> _WHAT YOU SHOULD DO_:
Continue the reporter's notebook about Alan Johnston's kidnapping in Gaza from the point where it stops.

Taken: Alan Johnston

'Nightline' Tonight: BBC Reporter Alan Johnston on His Kidnapping in Gaza

REPORTER'S NOTEBOOK By MARTIN BASHIR

Oct. 29, 2007 —

Earlier this year, I took a phone call from an ex-colleague at the BBC in London.

"Alan Johnston's been kidnapped."

He'd been taken on an ordinary Monday morning on March 12.

It was as shocking as it was unsurprising. The BBC's Gaza correspondent had been the only Western journalist who chose to live in the middle of the story he was reporting…Gaza. Some might have been tempted to say that he had now paid the price for his commitment.

Just a year older than myself, Alan worked with me for the BBC's network news division throughout the 1990s. I tended to cover domestic issues, Alan was forever away on a foreign foray. From Uzbekistan to Afghanistan, and then on to Gaza, he was drawn to dangerous places. Yet his reporting was always measured, impartial -- almost understated.

Now, for the first time in more than 20 years of distinguished journalism, Alan Johnston was silent. And nobody knew where or how he was.

From the moment he was taken, the BBC did everything in its power to locate the hostage takers. Working with the British Consulate in Jerusalem and employing its own security team, messages were sent out to various factions.

Almost immediately, sources had suggested a group called the Army of Islam as the likely kidnappers. Given the history of such abductions, there was the ever present fear that Johnston would be executed.

And then, just over a month after he'd been abducted on April 16, a Palestinian Islamist group claimed to have killed him and promised to release video recordings of their murderous act on the Internet. No such video was ever released.

But with no sign from anyone that Alan was still alive, many of us were tempted to lose hope.

It was a few days later that the BBC's Head of World News made contact. He explained that journalists from around the world would be gathering to campaign for Alan's release on May 3: World Press Freedom Day. He asked if I would speak outside the United Nations building in New York and explained that this would be taken live and broadcast around the world by the BBC's World Service television and radio channels.

> _SOURCE MATERIAL_:

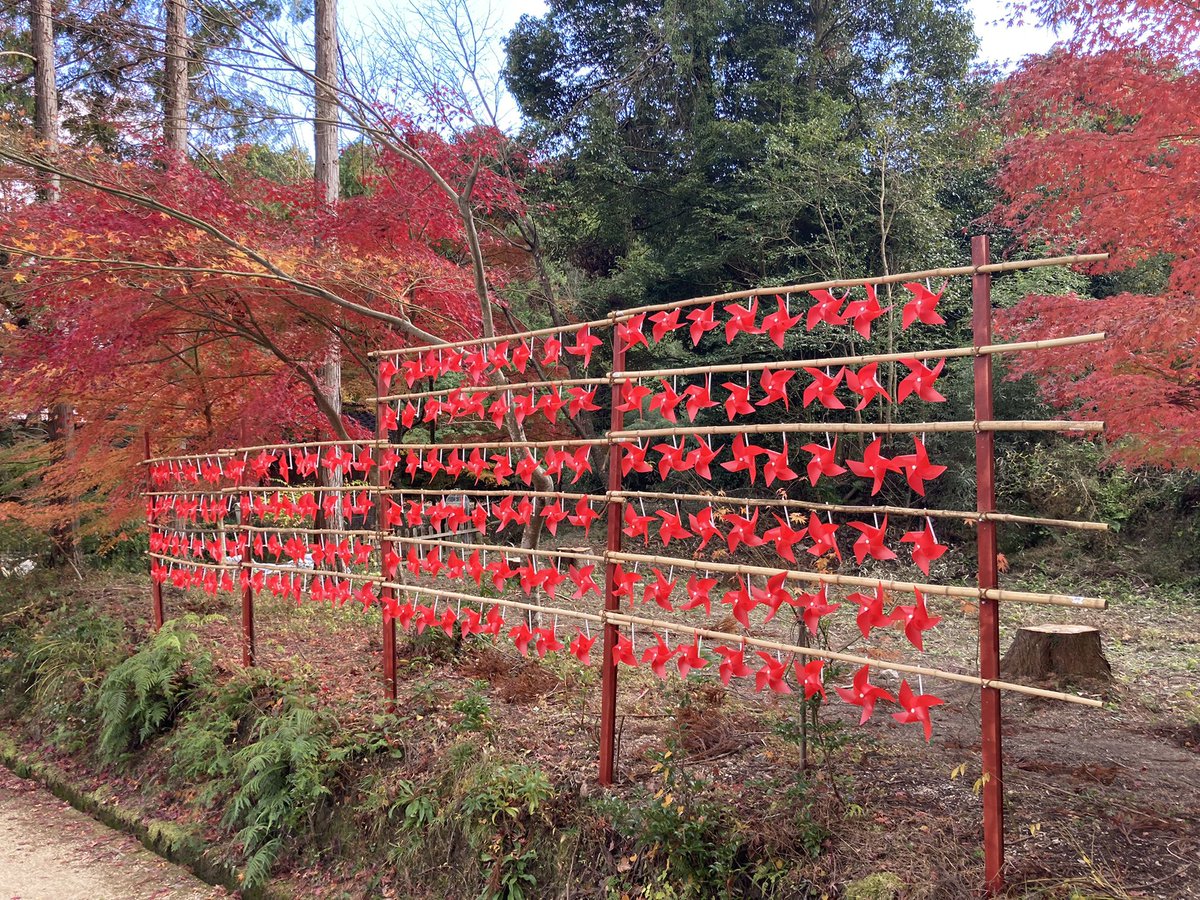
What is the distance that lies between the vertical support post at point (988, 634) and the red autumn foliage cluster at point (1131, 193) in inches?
97.5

> _ANSWER BELOW_:
I leapt at the opportunity to do something constructive, something that would allow me manifest my concern for a fellow journalist. And yet what does one say?

I spoke to a forensic psychiatrist in the U.K. with expertise in this area, and discussed some of the language I might use. I also spent a few days reading some of Alan's most recent dispatches.

What became clear is that though he was always impartial in describing the Israeli/Palestinian conflict, his reporting was never less than compassionate. I therefore focused on his compassion and also appealed to the Middle Eastern respect for family and asked the kidnappers to consider that there would be no winners in this abduction -- that their cause would not be assisted by silencing the very journalist who chose to live among them.

The event itself was very well attended and even U.N. delegates came out to show their support and to stand alongside the community of journalists. But despite the gathering, we heard nothing. For weeks.

Then on June 1, almost three months after he was taken, a video was posted on the Web. It featured Alan sitting in a bright red jump suit speaking to camera, but the words were not his own. He was apparently condemning British and U.S. foreign policy in the Middle East and Afghanistan. Yet all of us were overwhelmed with relief that he was alive and did not appear to be injured or hurt in any physical sense.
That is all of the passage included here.